- 39°04′01″N 141°44′40″E﻿ / ﻿39.06694°N 141.74444°E
- Type: shell midden, settlement
- Periods: Jōmon period
- Location: Ōfunato, Iwate, Japan
- Region: Tōhoku region

Site notes
- Elevation: 31 m (102 ft)
- Area: 20,000 m^{2} (220,000 sq ft)
- Excavation dates: 1925, 2002
- Archaeologists: Tohoku University
- Public access: Yes

= Ōhora Shell Mound =

Ōhora shell midden (大洞貝塚, Ōhora kaizuka) is an archaeological site consisting of a Jōmon period shell midden and the remains of an adjacent settlement located in what is now the city of Ōfunato, Iwate Prefecture in the Tōhoku region of northern Japan. It is protected by the central government as a National Historic Site in 2001.

==Overview==
During the early to middle Jōmon period (approximately 4000 to 2500 BC), sea levels were five to six meters higher than at present, and the ambient temperature was also 2 deg C higher. During this period, the Tōhoku region was inhabited by the Jōmon people, many of whom lived in coastal settlements. The middens associated with such settlements contain bone, botanical material, mollusc shells, sherds, lithics, and other artifacts and ecofacts associated with the now-vanished inhabitants, and these features, provide a useful source into the diets and habits of Jōmon society. Most of these middens are found along the Pacific coast of Japan. The rocky ria coast of Iwate Prefecture was densely settled from the early through late Jōmon period, and the locations of such coastal settlements are often marked by shell middens containing the remains of shellfish, fish, animal and whale bones and human-produced artifacts, including earthenware shards, fishing hooks, etc.

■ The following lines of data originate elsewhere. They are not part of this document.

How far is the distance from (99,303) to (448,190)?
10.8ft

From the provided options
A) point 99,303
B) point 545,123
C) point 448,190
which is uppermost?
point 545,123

The rocky rias coast of Iwate Prefecture was densely settled from the early through late Jōmon period. In particular, the deeply indented Ōfunato Bay area was a rich fishing ground and is the location of 16 known Jōmon-period shell middens, a number of which have been designated National Historic Sites. The Ōhora Shell Midden dates from the late Jōmon period, and is located at an elevation of 31 meters above the present sea level, on a small peninsula on the east side of the bay.

The midden consists of two separate groups of mounds, which were first excavated in 1925 by the Tohoku Imperial University and again in 2002. The type of pottery found at this site was of a type widely distributed throughout the Tōhoku region and into southern Hokkaido. The shell middens are between a grouping of kofun to the east and the remains of a residential area to the west, which is in turn surrounded by more shell middens on its far side, indicating a very long period of residency. In some cases, the middens were over one meter thick. The contents was overwhelmingly shellfish; however, bones from Sitka deer, wild boar, and numerous species of fish and birds were also discovered. Carved bone implements, such as fishhooks and harpoons, spoons and other artifacts were also discovered.

In 1925, archaeologist Kiyo Yamauchi published a dissertation outlining the chronological order of the Jōmon earthenware, based on the difference in design of earthenware recovered from these middens.

The site was backfilled after excavation, and nothing remains above ground but an explanatory plaque. The site is located approximately five minutes on foot from Rikuzen-Akasaki Station on the Sanriku Railway Rias Line.